Page 72 of the Independent Breast Screening Review states that members of the focus groups who were consulted for their views as part of that review felt ‘that screening was an offer many women will feel is worth accepting: the treatment of over-diagnosed cancer may cause suffering and anxiety but that suffering but that suffering is worth the gain from the potential reduction in breast cancer mortality.’ I wonder on what they based those views – and what information they were given.
I wonder if they if realised that having ‘perhaps a 1% chance of having a cancer diagnosed and treated that would never have caused problems had she not been screened’ equated to 4000 UK women pa treated unnecessarily; and now, having perhaps understood this from the press, whether their views have changed.
I wonder if any of them have any idea that their risk of stroke or heart attack is probably much greater than that of breast cancer. I wonder if they have any idea that when the ‘discomfort’ of biopsy is mentioned, ‘pain’ would be more accurate. Do they realise just what suffering is involved in becoming (unnecessarily) a breast cancer patient? Apart from the consequences of the label – for family, for insurance – and treatment side effects – the long term side effects can mean life has changed forever. Take the lifelong risk of lymphoedema for example, a common side-effect of cancer treatments, especially of breast cancer treatments, which can mean the need lifelong self management (daily sessions of special self massage), to have to wear a thick elastic sleeve/support garment, whatever the weather (and on holiday), regular travel to clinics for specialised treatments, constant risk of cellulitis and hospitalisation with every insect bite or scratch… I could go on.
Women have been ‘taught’ to rely on breast screening. They each believe it will save, or has saved, their life because this message, repeated over years, has worked like indoctrination, however untrue. Breast cancer charities have repeated the mantra and pushed for more and more screening on the back of unsubstantiated figures – they would risk losing face if they did an abrupt about-turn.
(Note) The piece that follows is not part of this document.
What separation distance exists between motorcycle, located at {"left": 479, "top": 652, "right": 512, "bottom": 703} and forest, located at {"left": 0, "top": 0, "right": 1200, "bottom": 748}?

Even the ‘1300 lives saved’ quoted in the Independent Review will be shown to be incorrect, being based on a mixture of good and poor research – not factoring in all-cause mortality (eg deaths from heart problems due to radiotherapy).
Women are being told the decision on whether or not to be screened is a personal one for them to make, yet the message ‘we still recommend screening’ and ‘screening saves lives’ is still being given by those in authority and breast cancer charities. It is not their place to recommend or otherwise. It is merely their place to offer full and honest information. As they keep telling us: the decision is the woman’s.